Extract ▸

___

Enrique "Kike" Márquez Climent (born 23 July 1989) is a Spanish footballer who plays for Córdoba CF mainly as a left winger.

Club career
Born in Sanlúcar de Barrameda, Province of Cádiz, Márquez played youth football with local club Atlético Sanluqueño CF, making his senior debut in the 2006–07 season in the Tercera División. After returning to youth football with Villarreal CF, he joined UD Almería B also in the fourth division.

Márquez left the Andalusians after two years (achieving promotion in his second), signing with another reserve team and also in his native region, Recreativo de Huelva B. On 26 September 2010 he made his first appearance with the main squad, starting in a 1–1 away draw against SD Ponferradina in the Segunda División.

In June 2011, Márquez joined Segunda División B side Real Betis B. He continued to compete in that tier the following campaigns, representing Sanluqueño, Cádiz CF, Racing de Ferrol, Marbella FC and Extremadura UD. He achieved promotion to division two in 2018 with the latter, contributing ten goals to this feat.

___

Challenge 1 ▸ Check each statement against the Márquez article and answer yes or no, quoting the words that decide it: (a) Márquez made his senior debut with Villarreal CF. (b) His first appearance for Recreativo's main squad came in an away draw. (c) He scored ten goals in the season Extremadura UD won promotion to division two.
Challenge 2 ▸ From the Márquez article, pull out everything from "Márquez left the" down to "the Segunda División.", word for word.

Supplied entries ▸
___

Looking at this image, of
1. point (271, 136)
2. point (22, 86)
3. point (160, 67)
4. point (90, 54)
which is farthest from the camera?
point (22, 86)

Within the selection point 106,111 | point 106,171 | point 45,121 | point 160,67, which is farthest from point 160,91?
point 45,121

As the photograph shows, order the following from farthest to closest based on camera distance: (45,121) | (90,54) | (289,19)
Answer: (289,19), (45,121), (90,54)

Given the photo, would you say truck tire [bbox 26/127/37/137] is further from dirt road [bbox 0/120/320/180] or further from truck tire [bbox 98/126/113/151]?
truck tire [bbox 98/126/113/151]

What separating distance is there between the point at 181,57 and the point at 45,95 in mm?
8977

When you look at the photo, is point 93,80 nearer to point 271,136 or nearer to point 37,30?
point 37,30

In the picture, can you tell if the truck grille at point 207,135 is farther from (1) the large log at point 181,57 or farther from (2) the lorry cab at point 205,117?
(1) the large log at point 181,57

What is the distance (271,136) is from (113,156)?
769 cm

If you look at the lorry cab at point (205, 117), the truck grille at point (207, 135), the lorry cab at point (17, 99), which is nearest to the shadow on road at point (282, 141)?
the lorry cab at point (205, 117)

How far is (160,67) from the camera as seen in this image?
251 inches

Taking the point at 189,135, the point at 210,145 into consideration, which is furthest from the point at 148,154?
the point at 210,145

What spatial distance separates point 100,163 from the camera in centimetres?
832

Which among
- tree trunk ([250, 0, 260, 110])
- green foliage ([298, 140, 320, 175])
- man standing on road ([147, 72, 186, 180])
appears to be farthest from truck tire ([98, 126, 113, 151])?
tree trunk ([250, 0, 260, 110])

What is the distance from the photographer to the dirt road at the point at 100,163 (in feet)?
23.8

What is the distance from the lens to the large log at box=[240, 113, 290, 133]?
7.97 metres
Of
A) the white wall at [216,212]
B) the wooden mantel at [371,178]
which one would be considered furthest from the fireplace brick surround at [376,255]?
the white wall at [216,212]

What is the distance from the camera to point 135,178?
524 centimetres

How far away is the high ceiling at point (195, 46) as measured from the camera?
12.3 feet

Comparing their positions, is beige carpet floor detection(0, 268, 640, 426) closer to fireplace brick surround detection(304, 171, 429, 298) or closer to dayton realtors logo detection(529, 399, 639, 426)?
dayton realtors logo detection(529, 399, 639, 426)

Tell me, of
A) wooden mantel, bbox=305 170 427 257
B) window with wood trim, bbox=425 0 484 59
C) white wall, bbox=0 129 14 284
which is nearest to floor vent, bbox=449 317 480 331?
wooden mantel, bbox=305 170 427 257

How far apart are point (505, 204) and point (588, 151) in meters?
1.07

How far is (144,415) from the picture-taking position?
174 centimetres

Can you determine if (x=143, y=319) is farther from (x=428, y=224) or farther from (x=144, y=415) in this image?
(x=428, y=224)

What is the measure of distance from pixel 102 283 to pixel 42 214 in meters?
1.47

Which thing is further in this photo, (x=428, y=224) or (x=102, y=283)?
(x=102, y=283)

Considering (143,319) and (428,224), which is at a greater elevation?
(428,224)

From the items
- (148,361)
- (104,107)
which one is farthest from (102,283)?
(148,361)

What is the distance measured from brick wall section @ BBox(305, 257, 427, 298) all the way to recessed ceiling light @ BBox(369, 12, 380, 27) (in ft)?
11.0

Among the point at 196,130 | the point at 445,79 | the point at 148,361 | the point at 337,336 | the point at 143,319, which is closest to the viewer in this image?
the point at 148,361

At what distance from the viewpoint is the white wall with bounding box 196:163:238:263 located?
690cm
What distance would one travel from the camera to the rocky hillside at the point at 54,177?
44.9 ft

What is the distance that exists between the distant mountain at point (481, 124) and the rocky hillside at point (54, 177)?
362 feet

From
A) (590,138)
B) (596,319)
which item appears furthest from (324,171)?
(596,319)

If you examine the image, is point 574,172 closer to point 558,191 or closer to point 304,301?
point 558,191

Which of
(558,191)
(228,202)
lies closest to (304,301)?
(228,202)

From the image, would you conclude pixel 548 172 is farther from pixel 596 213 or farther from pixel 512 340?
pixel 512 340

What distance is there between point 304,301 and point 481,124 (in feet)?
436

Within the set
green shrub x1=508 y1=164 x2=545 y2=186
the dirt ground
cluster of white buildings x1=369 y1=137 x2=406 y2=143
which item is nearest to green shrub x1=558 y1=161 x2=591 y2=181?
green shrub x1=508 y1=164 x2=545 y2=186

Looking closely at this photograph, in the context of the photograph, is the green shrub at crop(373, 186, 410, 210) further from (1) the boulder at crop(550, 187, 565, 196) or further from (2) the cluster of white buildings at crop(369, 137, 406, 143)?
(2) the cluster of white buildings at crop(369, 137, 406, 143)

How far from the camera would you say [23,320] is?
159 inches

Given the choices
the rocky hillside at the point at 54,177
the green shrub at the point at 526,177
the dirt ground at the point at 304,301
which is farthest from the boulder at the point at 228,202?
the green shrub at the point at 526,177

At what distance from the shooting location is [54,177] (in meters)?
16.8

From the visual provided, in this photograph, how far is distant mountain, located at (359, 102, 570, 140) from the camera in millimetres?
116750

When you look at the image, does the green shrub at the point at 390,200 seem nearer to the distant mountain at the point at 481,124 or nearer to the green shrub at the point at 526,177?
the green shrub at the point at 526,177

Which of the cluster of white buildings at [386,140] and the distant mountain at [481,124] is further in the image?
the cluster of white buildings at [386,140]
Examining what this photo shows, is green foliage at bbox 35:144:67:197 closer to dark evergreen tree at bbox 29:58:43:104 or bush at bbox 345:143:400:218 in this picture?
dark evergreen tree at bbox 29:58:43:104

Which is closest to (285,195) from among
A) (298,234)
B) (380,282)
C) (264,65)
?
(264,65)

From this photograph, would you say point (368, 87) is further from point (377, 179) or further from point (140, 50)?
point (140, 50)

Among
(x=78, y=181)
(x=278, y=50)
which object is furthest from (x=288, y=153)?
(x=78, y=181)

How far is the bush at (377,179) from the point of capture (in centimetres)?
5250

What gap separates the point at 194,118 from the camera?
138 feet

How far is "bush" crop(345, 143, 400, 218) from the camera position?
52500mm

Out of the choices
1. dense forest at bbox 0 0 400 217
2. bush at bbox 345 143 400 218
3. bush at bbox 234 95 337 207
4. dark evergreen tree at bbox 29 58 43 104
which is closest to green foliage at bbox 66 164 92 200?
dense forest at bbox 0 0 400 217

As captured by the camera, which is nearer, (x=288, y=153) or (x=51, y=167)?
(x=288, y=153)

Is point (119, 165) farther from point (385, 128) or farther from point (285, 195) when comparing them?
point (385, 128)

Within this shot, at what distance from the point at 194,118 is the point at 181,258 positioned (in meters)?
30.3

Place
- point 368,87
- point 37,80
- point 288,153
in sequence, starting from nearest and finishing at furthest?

___

Final answer 1 ▸
(a) No: "Márquez played youth football with local club Atlético Sanluqueño CF, making his senior debut in the 2006–07 season in the Tercera División"
(b) Yes: "starting in a 1–1 away draw against SD Ponferradina in the Segunda División"
(c) Yes: "He achieved promotion to division two in 2018 with the latter, contributing ten goals to this feat"

Final answer 2 ▸
Márquez left the Andalusians after two years (achieving promotion in his second), signing with another reserve team and also in his native region, Recreativo de Huelva B. On 26 September 2010 he made his first appearance with the main squad, starting in a 1–1 away draw against SD Ponferradina in the Segunda División.